> **Цитируемый отрывок**:
----------
В старой интеллигенции сидел и дворянин, кающийся и многоречиво размазывающий идею долга перед народом; и благоговейный семинарист, приоткрывший из лампадной тятенькиной квартиры форточку в мир критической мысли; и просвещенный мужичок, колебавшийся между социализацией и отрубным хутором; и одиночка-рабочий, понатершийся вокруг господ студентов, от своих оторвавшийся, к чужим не приставший. Вот это все есть в черновщине, сладкогласой, бесформенной и межеумочной насквозь. От старого интеллигентского идеализма эпохи Софьи Перовской в черновщине почти ничего не осталось. Зато прибавилось кое-что от новой промышленно-купеческой России, главным образом по части «не обманешь, не продашь». Герцен был в свое время огромным и великолепным явлением в развитии русской общественной мысли. Но дайте Герцену застояться на полстолетия, да выдерните из него радужные перья таланта, превратите его в своего собственного эпигона, поставьте его на фоне 1905–1917 годов, — и вот вам элемент черновщины. С Чернышевским такую операцию проделать труднее, но в черновщине есть элемент карикатуры и на Чернышевского. Связь с Михайловским гораздо более непосредственная, ибо в самом Михайловском эпигонство уже преобладало. Под черновщиной, как и под всем нашим развитием, подоплека крестьянская, но преломившаяся через недозревшее полуинтеллигентное городское и сельское мещанство или через перезревшую и изрядно прокисшую интеллигенцию. Кульминация черновщины была по необходимости мимолетной. Пока толчок, данный первым февральским пробуждением солдата, рабочего и мужика через целый ряд передаточных ступеней из вольноопределяющихся, семинаристов, студентов и адвокатов, через контактные комиссии и всякие иные премудрости успел поднять Черновых на демократические высоты, в низах произошел уже решающий сдвиг, и демократические высоты повисли в воздухе. Поэтому-то вся черновщина — между Февралем и Октябрем-сосредоточилась в заклинании: «Остановись, мгновенье: ты прекрасно!» Но мгновенье не останавливалось. Солдат «сатанел», мужик становился на дыбы, даже семинарист быстро утрачивал февральское благоговение — ив результате черновщина, распустив фалды, совсем-таки не грациозно спускалась с воображаемых высот во вполне реальную лужу.
----------
> **Задание 1**: Приведите все строки записей, где встречается строка «instances». Регистр букв учитывается.

> **Входные данные**:
----------
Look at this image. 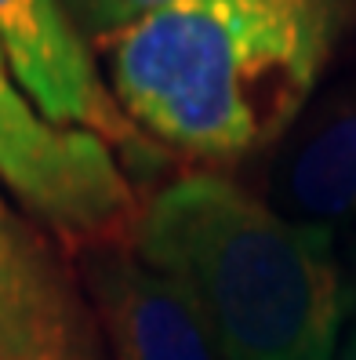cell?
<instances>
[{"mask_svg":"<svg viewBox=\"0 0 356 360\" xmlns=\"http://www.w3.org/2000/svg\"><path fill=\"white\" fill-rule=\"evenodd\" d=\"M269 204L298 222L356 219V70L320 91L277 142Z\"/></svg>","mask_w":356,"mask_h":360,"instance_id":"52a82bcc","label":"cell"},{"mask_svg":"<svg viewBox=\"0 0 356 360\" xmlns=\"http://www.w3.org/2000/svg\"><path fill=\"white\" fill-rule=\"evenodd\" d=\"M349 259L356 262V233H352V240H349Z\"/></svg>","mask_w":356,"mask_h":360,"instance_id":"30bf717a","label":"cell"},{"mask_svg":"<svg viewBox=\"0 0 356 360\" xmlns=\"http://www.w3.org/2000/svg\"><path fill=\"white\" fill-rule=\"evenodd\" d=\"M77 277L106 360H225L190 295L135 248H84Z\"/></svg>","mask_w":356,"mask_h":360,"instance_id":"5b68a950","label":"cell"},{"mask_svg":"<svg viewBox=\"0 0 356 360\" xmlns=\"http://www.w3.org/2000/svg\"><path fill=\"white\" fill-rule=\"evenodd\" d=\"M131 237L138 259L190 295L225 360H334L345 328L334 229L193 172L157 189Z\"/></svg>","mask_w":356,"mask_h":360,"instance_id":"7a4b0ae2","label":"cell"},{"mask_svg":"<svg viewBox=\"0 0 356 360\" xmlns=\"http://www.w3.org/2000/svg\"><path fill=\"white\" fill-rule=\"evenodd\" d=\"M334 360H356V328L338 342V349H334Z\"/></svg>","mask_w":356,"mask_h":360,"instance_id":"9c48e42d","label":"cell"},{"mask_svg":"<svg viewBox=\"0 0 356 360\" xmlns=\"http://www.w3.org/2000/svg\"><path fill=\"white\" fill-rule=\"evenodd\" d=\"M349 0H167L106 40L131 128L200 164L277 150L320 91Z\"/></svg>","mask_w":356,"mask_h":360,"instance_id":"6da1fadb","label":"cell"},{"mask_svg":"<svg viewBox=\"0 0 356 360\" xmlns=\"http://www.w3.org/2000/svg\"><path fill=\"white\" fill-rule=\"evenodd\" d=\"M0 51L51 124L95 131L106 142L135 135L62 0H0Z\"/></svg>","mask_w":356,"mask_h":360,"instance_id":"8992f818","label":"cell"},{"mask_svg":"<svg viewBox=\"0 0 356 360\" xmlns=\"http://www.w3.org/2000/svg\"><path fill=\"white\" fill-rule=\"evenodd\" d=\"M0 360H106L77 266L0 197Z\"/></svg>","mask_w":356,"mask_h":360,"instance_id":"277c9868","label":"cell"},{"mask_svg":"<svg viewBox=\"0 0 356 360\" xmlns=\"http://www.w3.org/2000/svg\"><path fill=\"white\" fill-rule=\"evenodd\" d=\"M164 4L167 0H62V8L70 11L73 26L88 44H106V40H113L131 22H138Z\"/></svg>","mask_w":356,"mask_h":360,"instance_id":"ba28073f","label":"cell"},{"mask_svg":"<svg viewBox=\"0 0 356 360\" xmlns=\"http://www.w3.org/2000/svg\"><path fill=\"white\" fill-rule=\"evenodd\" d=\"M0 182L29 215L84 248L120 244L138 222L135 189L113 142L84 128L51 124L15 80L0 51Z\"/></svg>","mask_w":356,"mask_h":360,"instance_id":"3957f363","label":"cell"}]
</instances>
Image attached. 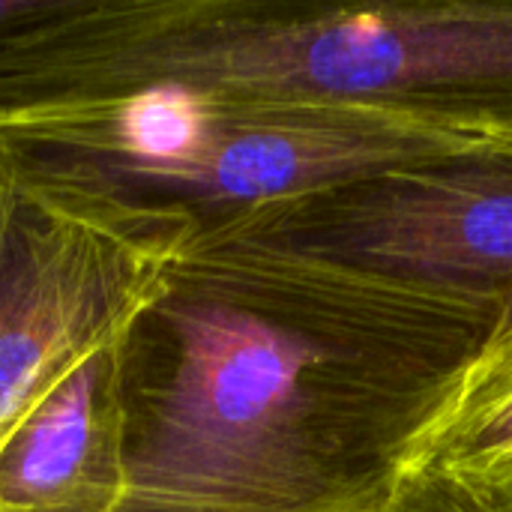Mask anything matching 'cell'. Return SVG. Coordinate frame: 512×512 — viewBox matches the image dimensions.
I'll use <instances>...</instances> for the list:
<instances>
----------
> **Задание 2**: Продолжите текст о черновщине, начав сразу после его последнего предложения.

> **Ответ 1**:
<instances>
</instances>
I'll use <instances>...</instances> for the list:
<instances>

> **Ответ 2**:
Крестьянская подоплека есть и под ленинизмом, поскольку она есть под русским пролетариатом и под всей нашей историей. К счастью, в истории нашей не только ведь пассивность и обломовщина, но и движение. В самом крестьянине — не только предрассудок, но и рассудок. Все черты активности, мужества, ненависти к застою и насилию, презрения к слабохарактерности, — словом, все те элементы движения, которые скопились ходом социальных сдвигов и динамикой классовой борьбы, нашли свое выражение в большевизме. Крестьянская подоплека преломилась тут через пролетариат, через самую динамическую силу нашей, да и не только нашей, истории, и этому преломлению Ленин дал законченное выражение. В этом именно смысле Ленин есть головное выражение национальной стихии. А черновщина отражает ту же национальную подоплеку, но не с головы, и даже совсем не с головы.
Трагикомический эпизод 5 января 1918 года (разгон Учредительного собрания) был последним принципиальным столкновением ленинизма и черновщины. Но именно лишь «принципиальным», ибо практически никакого столкновения не было, а была маленькая и жалконькая арьергардная демонстрация сходящей со сцены «демократии», во всеоружии свечей и бутербродов. Раздутые фикции лопнули, дешевые декорации обвалились, напыщенная моральная сила обнаружила себя глуповатым бессилием. Finis!
ПРАВИТЕЛЬСТВЕННАЯ РАБОТА
Власть в Петербурге завоевана. Надо формировать правительство.
— Как назвать его? — рассуждал вслух Ленин. — Только не министрами: это гнусное, истрепанное название.
— Можно бы — комиссарами, — предложил я, — но только теперь слишком много комиссаров. Может быть, верховные комиссары?.. Нет, «верховные» звучит плохо. Нельзя ли «народные»?
— Народные комиссары? Что ж, это, пожалуй, подойдет. А правительство в целом?
— Совет Народных Комиссаров?
— Совет Народных Комиссаров, — подхватил Ленин, — это превосходно: пахнет революцией.
Последнюю фразу помню дословно [3].
За кулисами шли тягучие переговоры с Викжелем, с левыми эсерами и пр. Об этой главе могу, однако, сказать немногое. Помню только неистовое возмущение Ленина по поводу наглых викжельных претензий и не меньшее возмущение теми из наших, кому эти претензии импонировали. Но переговоры мы продолжали, так как с Викжелем до поры до времени приходилось считаться.
По инициативе товарища Каменева был отменен введенный Керенским закон о смертной казни для солдат. Я сейчас не могу твердо припомнить, в какое учреждение Каменев внес это предложение, вероятнее всего, в Военно-революционный комитет, и, по-видимому, уже утром 25 октября. Помню, что это было в моем присутствии и что я не возражал. Ленина при этом еще не было. Дело происходило, очевидно, до его прибытия в Смольный. Когда он узнал об этом первом законодательном акте, возмущению его не было конца.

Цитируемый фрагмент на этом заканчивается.